- Official DVD cover of SRW OG: The Animation in North America

スーパーロボット大戦ORIGINAL GENERATION THE ANIMATION (Sūpā Robotto Taisen Orijinaru Jenerēshon Za Animēshon)
- Genre: Mecha
- Created by: Banpresto
- Directed by: Jun Kawagoe
- Produced by: Koji Morimoto Takanobu Terada Tatsuyo Kobayashi Yoshifumi Matsuda
- Written by: Satoru Nishizono
- Music by: Tsuneyoshi Saito
- Studio: Brain's Base
- Licensed by: NA: Media Blasters;
- Released: 27 May 2005 – 23 December 2005
- Episodes: 3

Super Robot Wars Original Generation: The Sound Cinema
- Studio: Lantis
- Original run: 10 October 2005 – 25 January 2006
- Episodes: 3

= Super Robot Wars Original Generation: The Animation =

Japanese original video animation

Super Robot Wars Original Generation: The Animation (スーパーロボット大戦ORIGINAL GENERATION THE ANIMATION, Sūpā Robotto Taisen Orijinaru Jenerēshon Za Animēshon) is a three-episode OVA that takes place after the events of Super Robot Taisen: Original Generation 2, a Game Boy Advance game featuring only original characters and mecha created by Banpresto for the Super Robot Wars franchise.

◇ ◇ ◇ ◇

WHAT TO WORK ON:
**1)** Can you repeat the anime entry between "Japanese original video" and "Robot Wars franchise.", inclusive, switching "Game Boy Advance" to "Nintendo DS"?
**2)** How would the anime entry continue from its last sentence?

DATA SECTION:
◇ ◇ ◇ ◇

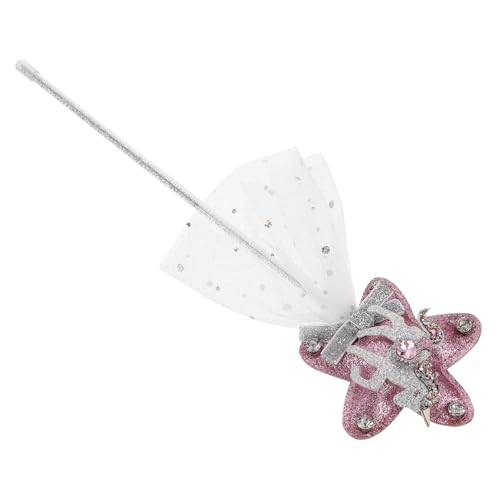 UPKOCH 1Stk Zauberstab für kindergeschenke игрушки для девочек Unicorn Party Toys Fee Plüsch Geburtstagsgeschenk Kostümzubehör für Kinderkleidung Stoff Rosa von UPKOCH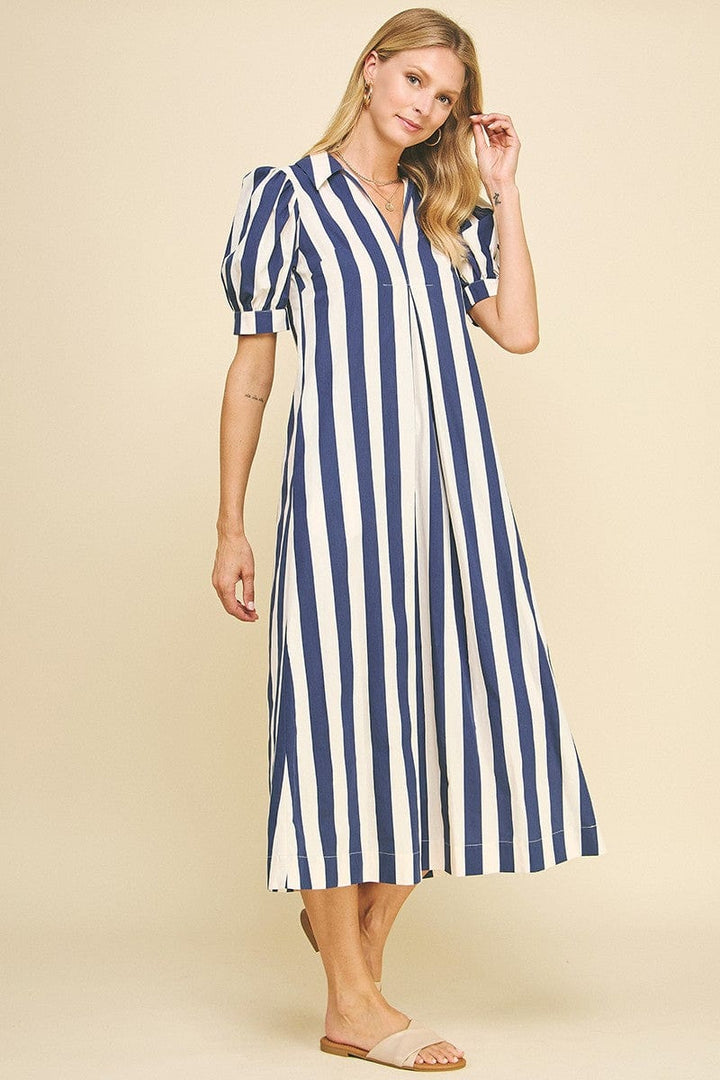 Pinch Dress Elsie Stripe Dress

◇ ◇ ◇ ◇

EXERCISE ANSWERS:
**1)**
Japanese original video animation

Super Robot Wars Original Generation: The Animation (スーパーロボット大戦ORIGINAL GENERATION THE ANIMATION, Sūpā Robotto Taisen Orijinaru Jenerēshon Za Animēshon) is a three-episode OVA that takes place after the events of Super Robot Taisen: Original Generation 2, a Nintendo DS game featuring only original characters and mecha created by Banpresto for the Super Robot Wars franchise.

**2)**
==Synopsis==
Set after Original Generation 2, an unknown fleet of enemy mechs called Bartolls suddenly attacks the population of Earth, destroying all opposition, with millions of citizens instantly vanishing during the raids. ATX Team members Kyosuke, Excellen, and Bullet, along with Ryusei, Rai, and Aya of the SRX Team are sent to investigate, before the situation turns deadlier.

==Media==

===Anime===
The anime OVA is made up of three episodes. Episode 1, titled "Swarm of the Bartoll", was released on 27 May 2005. Episode 2, titled "People = Parts", was released on 26 August 2005, and the final episode, "Prisoner of the Maze", was released on 23 December 2005. The OVA premiered on Toku in the United States on December 31, 2015.

The OVA was licensed for an English release in February 2013 by Media Blasters. It was released in 2007 by Bandai Visual USA.

In June 2014, it was streamed online with regional subtitles via Crunchyroll.

===Drama CD===
Along with the release of the three-episode OVA, Banpresto also produced a three-volume series of audio drama CDs entitled Super Robot Wars Original Generation: The Sound Cinema (スーパーロボット大戦 ORIGINAL GENERATION THE SOUND CINEMA). Besides short omake segments, the Sound Cinemas introduced a new subplot to the anime. Featured within this side story were mecha, such as the Astelion AX and the Mironga.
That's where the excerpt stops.